C'est fait: le cours d'éducation à la philosophie et à la citoyenneté dans le secondaire officiel est sur les rails. Mais les professeurs de religion et de morale grincent des dents. Ils se disent humiliés.

Hier mercredi 17 mai, le gouvernement de la Fédération Wallonie-Bruxelles a adopté l’avant-projet de décret relatif à la mise en œuvre du cours d'éducation à la philosophie et à la citoyenneté (EPC) dans le secondaire à partir de la rentrée de septembre. Rappelons que dans l’enseignement primaire, ce cours est organisé depuis octobre 2016, ce cours sera d’application dès la rentrée dans l’enseignement secondaire du réseau officiel. Il y sera donné à raison d’une heure par semaine, en remplacement d'une heure de cours de religion ou de morale, voire deux heures par semaine pour les élèves qui le choisiront à la place des cours de morale ou de religion.

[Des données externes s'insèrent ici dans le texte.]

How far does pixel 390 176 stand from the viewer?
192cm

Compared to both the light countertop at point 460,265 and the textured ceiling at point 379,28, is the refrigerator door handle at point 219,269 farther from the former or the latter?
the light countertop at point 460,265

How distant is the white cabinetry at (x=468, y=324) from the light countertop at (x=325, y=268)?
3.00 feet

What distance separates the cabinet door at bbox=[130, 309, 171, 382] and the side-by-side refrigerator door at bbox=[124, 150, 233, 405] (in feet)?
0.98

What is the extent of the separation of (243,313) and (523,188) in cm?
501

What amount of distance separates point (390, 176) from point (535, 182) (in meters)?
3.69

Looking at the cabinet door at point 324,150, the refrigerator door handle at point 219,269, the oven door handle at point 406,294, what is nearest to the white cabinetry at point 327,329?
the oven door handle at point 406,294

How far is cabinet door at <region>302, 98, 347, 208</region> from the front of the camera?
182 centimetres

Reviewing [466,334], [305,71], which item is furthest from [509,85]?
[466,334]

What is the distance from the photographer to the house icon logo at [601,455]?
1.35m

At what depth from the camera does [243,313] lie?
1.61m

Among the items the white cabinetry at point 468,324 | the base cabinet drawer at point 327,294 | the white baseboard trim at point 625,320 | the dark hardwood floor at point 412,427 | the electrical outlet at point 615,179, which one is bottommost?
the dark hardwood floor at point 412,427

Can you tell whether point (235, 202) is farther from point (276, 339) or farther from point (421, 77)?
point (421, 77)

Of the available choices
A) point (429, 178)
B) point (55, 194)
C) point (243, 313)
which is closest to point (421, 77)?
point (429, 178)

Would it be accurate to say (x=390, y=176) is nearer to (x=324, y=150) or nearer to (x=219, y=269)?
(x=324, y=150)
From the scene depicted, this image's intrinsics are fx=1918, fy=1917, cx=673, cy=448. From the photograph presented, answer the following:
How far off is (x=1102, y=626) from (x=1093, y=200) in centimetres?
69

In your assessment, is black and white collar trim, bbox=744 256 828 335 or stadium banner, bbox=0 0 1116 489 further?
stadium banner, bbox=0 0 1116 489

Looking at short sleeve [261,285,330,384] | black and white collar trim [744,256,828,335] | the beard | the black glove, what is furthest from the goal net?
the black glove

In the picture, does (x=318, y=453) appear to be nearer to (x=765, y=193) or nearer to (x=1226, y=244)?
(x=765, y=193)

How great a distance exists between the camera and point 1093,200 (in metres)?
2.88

L'avant-projet adopté balise les aspects organisationnels du cours. La Fédération Wallonie-Bruxelles confirme que les professeurs de morale ou de religion ne devraient pas perdre leur emploi, car le gouvernement a assoupli les conditions d’accès à l’enseignement du cours. Parmi ces "assouplissements", un professeur qui dispense le cours de religion ou de morale, pourra également donner le cours d’EPC dans le même établissement. Ce qui n'était pas le cas dans le projet initial. Le nouveau décret limite à six le nombre maximal d’implantations dans lesquelles les enseignants doivent prester. En cas d’horaire incomplet, ils pourront coordonner des activités au sein des implantations: remédiations, animations, accompagnements…

"Humiliés"

Mais… il y a un "hic": les enseignants qui choisissent de donner le cours d’EPC devront suivre une formation à la neutralité - sauf s’ils sortent de l’enseignement officiel - et une formation à la didactique spécifique au cours d’EPC d’ici 2021, ce qui représente quelque 200 heures. S'ils ne les suivent pas, ils ne seront pas nommés. Pour garantir ces formations, les enseignants bénéficieront de deux périodes par semaine pendant quatre ans. Du coup, les professeurs de morale et de religion s'estiment humiliés, dans la mesure où à leurs yeux, le gouvernement les renvoie sur les bancs de l'école, sans tenir compte du travail accompli et de leur expérience.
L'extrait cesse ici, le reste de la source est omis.